На тумбочке возле кровати, рядом с телефоном, стоял будильник. Жданов завел его на половину третьего, расстегнул воротник серой, «сталинского» покроя куртки — военную форму он не надевал ни разу — и откинулся на подушку. Заснул он сразу, только сон был каким-то поверхностным — понеслись каруселью обрывки дневных забот: трасса… Лагунов… полковые пушки… минометы… дрожжи… воздуходувка…
— Что будем делать, Леонид Николаевич? — услышал Соколов тихий голос Смирнова.
— Не знаю, — пожал плечами Соколов. — Попробую пройти метров двести на север. А вы все пока стойте здесь, на месте.
И он решительно зашагал налево, вдоль полыньи, в надежде, что невидимый ее край все же обнаружится. Однако чем больше Соколов удалялся от того места, где оставил Смирнова, Кушелева и проводника, тем шире становилась полынья. Значит, идти на север не имело смысла.
Он повернул назад.
— Ну как? — едва завидя возвращающегося Соколова, крикнул Смирнов.
Соколов безнадежно махнул рукой и распорядился:
— Кушелев, беги за комиссаром.
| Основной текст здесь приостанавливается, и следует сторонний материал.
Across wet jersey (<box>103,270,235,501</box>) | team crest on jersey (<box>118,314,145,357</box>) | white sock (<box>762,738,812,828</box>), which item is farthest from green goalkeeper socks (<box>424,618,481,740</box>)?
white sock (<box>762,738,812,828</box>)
Надо посоветоваться.
— Комиссар воду не заговорит, — мрачно ухмыльнулся проводник. — Она агитации не поддается.
— Вы, кажется, радуетесь, что дальше нельзя пройти? — возмутился Соколов.
— Радоваться тут нечему. А только я предупреждал…
— На кой же черт пошел с нами, если был так уверен, что не пройдем?
— А у меня, командир, в Питере внучка махонькая живет. Не слыхал? Впрочем, что тебе с того…
В самом факте, что у рыбака есть внучка и что живет она в Ленинграде, не было ничего необычного. Необычен был тон, каким произнес эти слова флегматичный рыбак. На этот раз в голосе его не было безразличия, а звучали одновременно и обида и вызов.
— Сколько же внучке лет? — примирительно спросил Соколов, несколько озадаченный такой моментальной переменой в поведении человека.
— Восьмой пошел, — глядя на лед, ответил проводник.
— А… родители есть? — продолжал расспрашивать Соколов, теперь уже главным образом для того, чтобы как-то скоротать время до прихода Брука.
— Ро-дители! — с сарказмом повторил старик. — Родитель ее в ополчение ушел с Ижорского, и с тех пор ни слуху ни духу.
— А мать?
— На Ижорском заместо мужа вкалывает. А девочка день-деньской одна. С моей рыбы только и живет. Наловлю, заморожу — и с оказией в Питер. Есть еще добрые люди, доставляют, не сожрав по дороге… — Старик помолчал и невпопад выпалил: — За то время, что с вами по льду гуляю, я знаешь сколько рыбы наловил бы!
Эта последняя его фраза вновь пробудила у Соколова чувство безотчетной неприязни к проводнику.
— Нытик ты, дед, — сказал он, поморщившись, и отвернулся, услышав издали громкий голос комиссара.